(What you are asked to do): Copy out exactly the stretch of the listing below that begins at the line containing "New Zealand, site EFH_HCAMG12, 2019-10-03" and ends at the line containing "United States, site archbold_FL-16.", and copy nothing outside it.

*** Opening Dataset records ***

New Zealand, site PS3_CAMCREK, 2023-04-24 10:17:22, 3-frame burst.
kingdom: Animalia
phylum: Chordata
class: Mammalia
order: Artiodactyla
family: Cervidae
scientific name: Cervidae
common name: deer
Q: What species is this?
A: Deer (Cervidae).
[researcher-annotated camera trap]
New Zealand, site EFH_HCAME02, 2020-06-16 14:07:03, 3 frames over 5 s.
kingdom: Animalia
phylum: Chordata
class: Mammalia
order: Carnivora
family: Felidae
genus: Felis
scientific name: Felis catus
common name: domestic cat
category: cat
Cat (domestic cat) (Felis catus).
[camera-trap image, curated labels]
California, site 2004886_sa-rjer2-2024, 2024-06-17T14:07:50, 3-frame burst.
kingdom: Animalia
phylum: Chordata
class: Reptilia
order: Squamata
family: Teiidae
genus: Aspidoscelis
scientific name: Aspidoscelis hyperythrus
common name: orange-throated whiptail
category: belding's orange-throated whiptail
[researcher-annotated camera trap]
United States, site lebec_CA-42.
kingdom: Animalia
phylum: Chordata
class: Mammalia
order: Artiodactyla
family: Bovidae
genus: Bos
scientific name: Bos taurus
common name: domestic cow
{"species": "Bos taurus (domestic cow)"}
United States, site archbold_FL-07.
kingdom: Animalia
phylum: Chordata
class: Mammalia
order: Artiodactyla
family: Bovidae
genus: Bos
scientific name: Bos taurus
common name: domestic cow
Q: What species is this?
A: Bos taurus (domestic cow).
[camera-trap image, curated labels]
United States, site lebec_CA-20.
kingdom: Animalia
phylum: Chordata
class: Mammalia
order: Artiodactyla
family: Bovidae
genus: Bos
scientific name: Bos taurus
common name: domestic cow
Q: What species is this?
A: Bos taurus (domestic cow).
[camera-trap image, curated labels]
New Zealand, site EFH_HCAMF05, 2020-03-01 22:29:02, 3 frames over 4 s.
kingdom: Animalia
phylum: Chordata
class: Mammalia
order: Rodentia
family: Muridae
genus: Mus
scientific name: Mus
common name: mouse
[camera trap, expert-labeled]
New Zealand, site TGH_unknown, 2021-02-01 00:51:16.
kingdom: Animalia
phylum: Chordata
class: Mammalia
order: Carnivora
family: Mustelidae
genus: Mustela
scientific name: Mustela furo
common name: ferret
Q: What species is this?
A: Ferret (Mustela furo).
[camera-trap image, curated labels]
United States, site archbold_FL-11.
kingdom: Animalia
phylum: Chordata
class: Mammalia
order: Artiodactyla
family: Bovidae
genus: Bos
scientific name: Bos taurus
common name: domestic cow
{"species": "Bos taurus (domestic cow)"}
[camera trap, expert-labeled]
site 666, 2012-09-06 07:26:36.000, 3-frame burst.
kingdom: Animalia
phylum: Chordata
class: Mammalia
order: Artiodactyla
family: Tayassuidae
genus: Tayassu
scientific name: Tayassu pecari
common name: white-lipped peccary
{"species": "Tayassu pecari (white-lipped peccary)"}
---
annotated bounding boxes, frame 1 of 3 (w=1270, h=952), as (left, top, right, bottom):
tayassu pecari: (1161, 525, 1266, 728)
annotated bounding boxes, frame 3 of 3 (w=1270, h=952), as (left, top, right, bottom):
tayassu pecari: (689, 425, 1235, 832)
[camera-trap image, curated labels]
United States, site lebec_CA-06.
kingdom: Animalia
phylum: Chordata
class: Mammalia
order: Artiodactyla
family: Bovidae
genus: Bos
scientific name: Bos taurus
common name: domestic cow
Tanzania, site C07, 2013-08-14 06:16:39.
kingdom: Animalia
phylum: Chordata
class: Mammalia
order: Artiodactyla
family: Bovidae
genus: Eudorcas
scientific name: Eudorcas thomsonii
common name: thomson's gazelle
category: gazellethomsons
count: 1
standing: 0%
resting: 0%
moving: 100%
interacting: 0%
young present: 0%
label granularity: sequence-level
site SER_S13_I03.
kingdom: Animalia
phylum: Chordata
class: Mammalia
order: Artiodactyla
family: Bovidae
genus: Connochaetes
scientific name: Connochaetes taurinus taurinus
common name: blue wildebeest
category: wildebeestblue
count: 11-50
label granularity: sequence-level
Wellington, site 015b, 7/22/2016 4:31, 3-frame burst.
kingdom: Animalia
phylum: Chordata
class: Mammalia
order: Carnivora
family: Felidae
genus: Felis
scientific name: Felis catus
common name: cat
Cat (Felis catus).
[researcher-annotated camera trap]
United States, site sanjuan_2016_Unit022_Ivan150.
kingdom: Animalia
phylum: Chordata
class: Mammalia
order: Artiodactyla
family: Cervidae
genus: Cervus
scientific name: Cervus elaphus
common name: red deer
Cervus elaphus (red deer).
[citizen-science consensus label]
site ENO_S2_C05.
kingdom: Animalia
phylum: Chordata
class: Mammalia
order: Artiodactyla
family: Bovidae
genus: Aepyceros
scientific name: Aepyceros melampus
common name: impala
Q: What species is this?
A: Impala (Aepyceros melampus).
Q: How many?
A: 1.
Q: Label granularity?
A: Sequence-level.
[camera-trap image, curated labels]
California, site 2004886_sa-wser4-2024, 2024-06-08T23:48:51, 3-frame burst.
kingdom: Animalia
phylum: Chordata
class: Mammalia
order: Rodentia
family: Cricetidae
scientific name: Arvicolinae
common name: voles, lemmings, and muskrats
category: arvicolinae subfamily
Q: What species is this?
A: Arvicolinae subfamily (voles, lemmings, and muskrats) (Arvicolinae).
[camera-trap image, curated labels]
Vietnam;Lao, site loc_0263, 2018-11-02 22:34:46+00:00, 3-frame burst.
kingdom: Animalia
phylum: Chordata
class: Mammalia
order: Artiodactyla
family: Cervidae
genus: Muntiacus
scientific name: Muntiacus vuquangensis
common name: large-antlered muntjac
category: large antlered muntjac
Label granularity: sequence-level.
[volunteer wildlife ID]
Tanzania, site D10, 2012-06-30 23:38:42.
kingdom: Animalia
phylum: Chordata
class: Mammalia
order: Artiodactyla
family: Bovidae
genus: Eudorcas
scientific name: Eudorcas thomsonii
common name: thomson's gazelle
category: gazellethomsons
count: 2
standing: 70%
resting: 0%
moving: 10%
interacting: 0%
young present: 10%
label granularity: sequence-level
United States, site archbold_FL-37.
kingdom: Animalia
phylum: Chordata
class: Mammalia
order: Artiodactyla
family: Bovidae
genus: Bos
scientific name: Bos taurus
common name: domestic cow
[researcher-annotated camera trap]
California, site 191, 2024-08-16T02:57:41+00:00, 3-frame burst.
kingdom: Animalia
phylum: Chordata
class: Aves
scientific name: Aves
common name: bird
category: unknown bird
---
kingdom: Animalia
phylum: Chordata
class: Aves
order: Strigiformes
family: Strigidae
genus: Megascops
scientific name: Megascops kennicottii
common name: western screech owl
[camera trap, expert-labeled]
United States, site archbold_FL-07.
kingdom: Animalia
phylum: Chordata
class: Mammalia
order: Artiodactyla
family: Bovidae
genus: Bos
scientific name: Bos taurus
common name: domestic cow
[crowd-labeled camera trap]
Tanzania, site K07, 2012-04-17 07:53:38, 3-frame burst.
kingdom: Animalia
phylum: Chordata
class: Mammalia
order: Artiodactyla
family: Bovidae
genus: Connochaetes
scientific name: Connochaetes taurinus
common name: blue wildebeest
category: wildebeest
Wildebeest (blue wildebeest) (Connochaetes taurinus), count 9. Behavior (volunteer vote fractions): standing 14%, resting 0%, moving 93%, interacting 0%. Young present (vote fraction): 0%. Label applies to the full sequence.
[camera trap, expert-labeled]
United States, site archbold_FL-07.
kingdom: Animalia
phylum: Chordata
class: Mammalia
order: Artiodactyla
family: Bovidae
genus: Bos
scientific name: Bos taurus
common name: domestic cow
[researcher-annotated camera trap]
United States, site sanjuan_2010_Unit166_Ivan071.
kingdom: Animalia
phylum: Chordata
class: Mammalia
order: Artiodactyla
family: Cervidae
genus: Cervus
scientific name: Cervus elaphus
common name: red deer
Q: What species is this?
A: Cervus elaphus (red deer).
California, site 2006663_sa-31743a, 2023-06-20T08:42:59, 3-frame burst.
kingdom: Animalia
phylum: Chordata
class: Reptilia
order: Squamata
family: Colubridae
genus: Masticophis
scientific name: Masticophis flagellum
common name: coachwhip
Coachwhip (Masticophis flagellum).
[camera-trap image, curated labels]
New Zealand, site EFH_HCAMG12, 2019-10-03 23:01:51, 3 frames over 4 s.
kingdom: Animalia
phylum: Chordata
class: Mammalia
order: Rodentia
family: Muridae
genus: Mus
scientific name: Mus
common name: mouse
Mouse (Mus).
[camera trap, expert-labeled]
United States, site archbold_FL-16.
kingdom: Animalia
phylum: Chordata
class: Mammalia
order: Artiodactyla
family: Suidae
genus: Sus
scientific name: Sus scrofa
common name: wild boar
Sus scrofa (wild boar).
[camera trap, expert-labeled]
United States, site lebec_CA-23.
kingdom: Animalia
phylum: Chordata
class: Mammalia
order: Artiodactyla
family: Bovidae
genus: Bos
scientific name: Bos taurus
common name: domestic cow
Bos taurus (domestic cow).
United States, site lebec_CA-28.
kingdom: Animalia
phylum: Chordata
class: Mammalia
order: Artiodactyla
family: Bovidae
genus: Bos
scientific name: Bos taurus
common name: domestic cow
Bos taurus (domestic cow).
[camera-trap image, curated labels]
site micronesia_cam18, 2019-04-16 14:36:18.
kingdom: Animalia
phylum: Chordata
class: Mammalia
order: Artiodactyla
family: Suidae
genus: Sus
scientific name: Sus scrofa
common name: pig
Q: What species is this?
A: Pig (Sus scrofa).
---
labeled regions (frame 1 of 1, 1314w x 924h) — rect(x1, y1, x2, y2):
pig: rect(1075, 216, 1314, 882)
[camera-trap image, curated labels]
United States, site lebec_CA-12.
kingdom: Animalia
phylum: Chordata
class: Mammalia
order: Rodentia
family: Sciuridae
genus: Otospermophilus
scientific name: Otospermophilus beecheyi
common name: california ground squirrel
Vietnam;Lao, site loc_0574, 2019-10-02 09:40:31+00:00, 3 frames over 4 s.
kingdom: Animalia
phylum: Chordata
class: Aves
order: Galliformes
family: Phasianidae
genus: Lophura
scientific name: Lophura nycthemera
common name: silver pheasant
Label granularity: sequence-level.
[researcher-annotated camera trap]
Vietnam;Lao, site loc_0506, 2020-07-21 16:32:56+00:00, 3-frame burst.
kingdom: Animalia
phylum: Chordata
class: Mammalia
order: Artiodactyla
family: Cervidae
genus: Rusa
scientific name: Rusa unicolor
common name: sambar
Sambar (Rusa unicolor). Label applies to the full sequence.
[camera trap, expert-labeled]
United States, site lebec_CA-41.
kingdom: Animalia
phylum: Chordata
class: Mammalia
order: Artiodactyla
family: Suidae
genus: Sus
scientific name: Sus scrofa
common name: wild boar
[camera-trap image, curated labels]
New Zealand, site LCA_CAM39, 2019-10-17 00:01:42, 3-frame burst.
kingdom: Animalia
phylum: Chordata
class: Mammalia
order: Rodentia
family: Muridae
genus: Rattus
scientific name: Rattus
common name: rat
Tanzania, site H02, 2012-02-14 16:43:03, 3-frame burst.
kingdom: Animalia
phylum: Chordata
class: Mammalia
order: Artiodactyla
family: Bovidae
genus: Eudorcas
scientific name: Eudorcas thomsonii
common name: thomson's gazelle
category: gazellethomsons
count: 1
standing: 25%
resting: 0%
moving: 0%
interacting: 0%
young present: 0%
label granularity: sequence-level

*** Closing Dataset records ***

(Reply):
New Zealand, site EFH_HCAMG12, 2019-10-03 23:01:51, 3 frames over 4 s.
kingdom: Animalia
phylum: Chordata
class: Mammalia
order: Rodentia
family: Muridae
genus: Mus
scientific name: Mus
common name: mouse
Mouse (Mus).
[camera trap, expert-labeled]
United States, site archbold_FL-16.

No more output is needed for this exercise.